The Mudcat Café TM
Thread #111189   Message #2357987
Posted By: George Papavgeris
05-Jun-08 - 05:01 AM
Thread Name: Folk vs Folk
Subject: RE: Folk vs Folk
Black Hawk, I think the use of the term "acoustic" to describe material that sometimes overlaps with "folk" is simply borne out of people's searching for a term (other than "folk") which can be applied to said material. I see it as a tryout, and by no means as an established term - yet.

Howard Jones said "I have to admit to being unclear by what criteria some modern songwriters are accepted as "folk" while others are not." Well, you and me together, and I am trying to be one of the very ones you refer to. Overall, I would refer to myself as a songwriter, full-stop. I would be the first to admit that some of my material does not belong to the genre (and I do not play them at folk club gigs, but I do include them in albums). But some of the material does move towards that wide and undefined category that the majority of people refer to as "folk". How can I tell? I don't know, the best way I can describe it is to do with the choice of subjects and the approach to them, the storytelling and picture-painting rather than the music itself. That's how it works for me, in my own mind.

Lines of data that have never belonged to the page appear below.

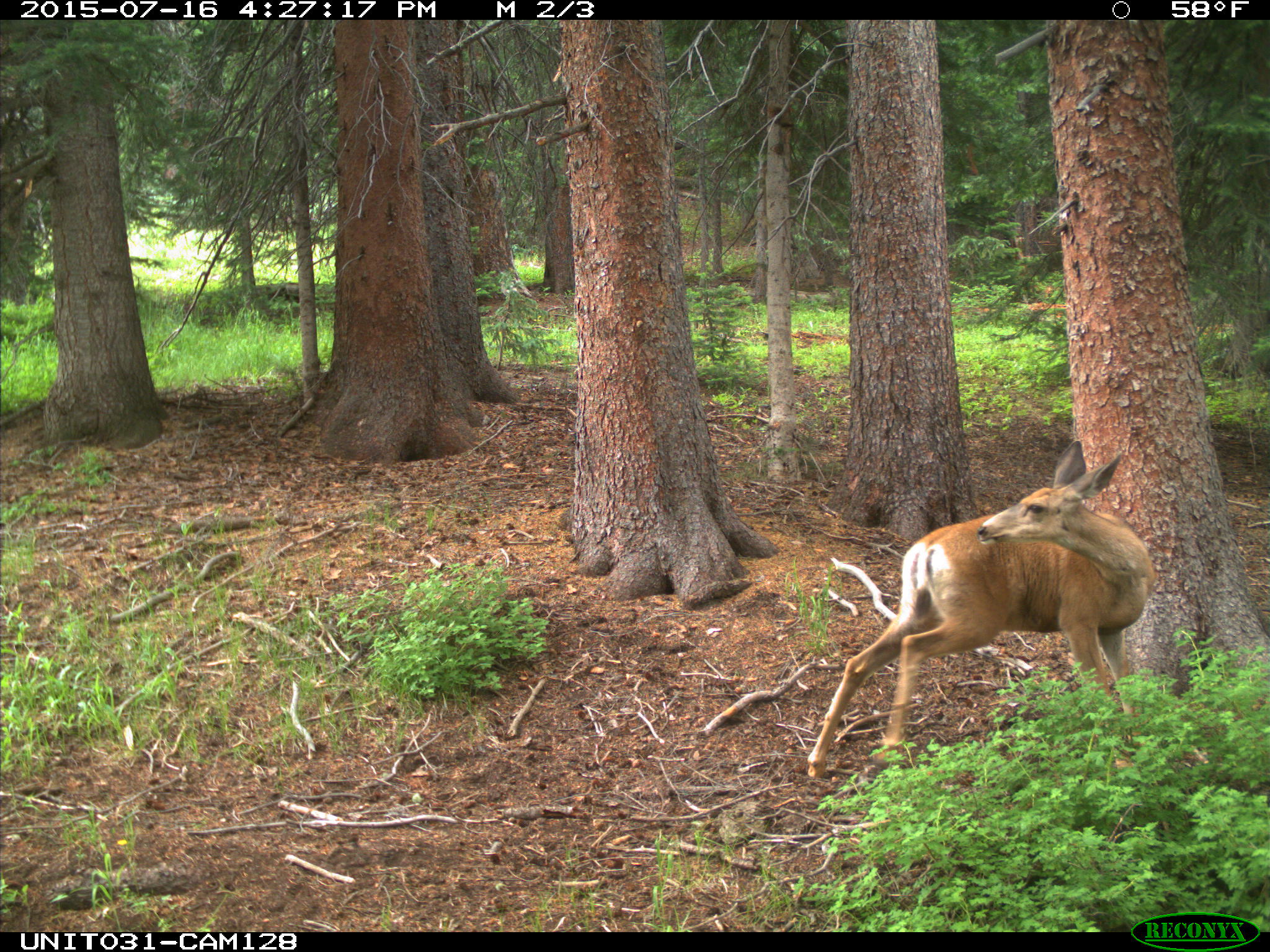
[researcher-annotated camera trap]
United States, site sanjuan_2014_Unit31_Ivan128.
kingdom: Animalia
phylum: Chordata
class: Mammalia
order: Artiodactyla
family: Cervidae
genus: Odocoileus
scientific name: Odocoileus hemionus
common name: mule deer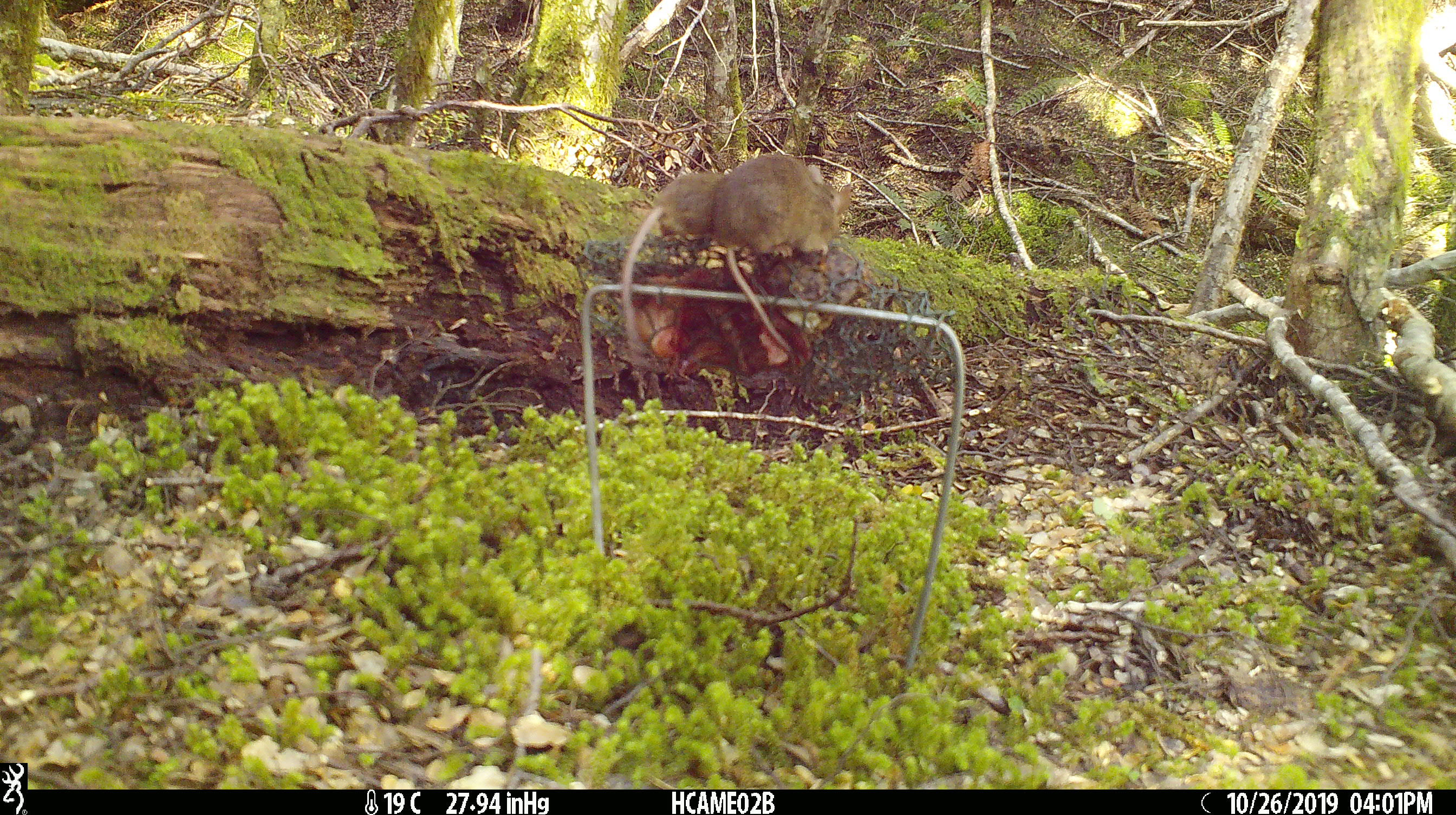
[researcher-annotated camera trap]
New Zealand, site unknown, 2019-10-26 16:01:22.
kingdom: Animalia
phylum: Chordata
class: Mammalia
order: Rodentia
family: Muridae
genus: Mus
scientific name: Mus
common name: mouse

By the same token, I consider some songs that sprang out of the pop or rock world to be worthy of inclusion into the same above category, irrespective of the fact that the people that wrote or made them popular are not accepted as folk artists. Such songs for example, would be "Penny Lane" and "Eleanor Rigby", Mark Knopfler's "Prairie wedding" and "Sailing to Philadelphia", Billy Joel's "And so it goes" and the "Piano man".

So whether the song is, or is not, "folk" (always in the wider-than-1954-sense, erroneous or not) has nothing to do with who wrote or sang it. The characteristics - for me - are in the song itself, not in the provenance or how it is delivered.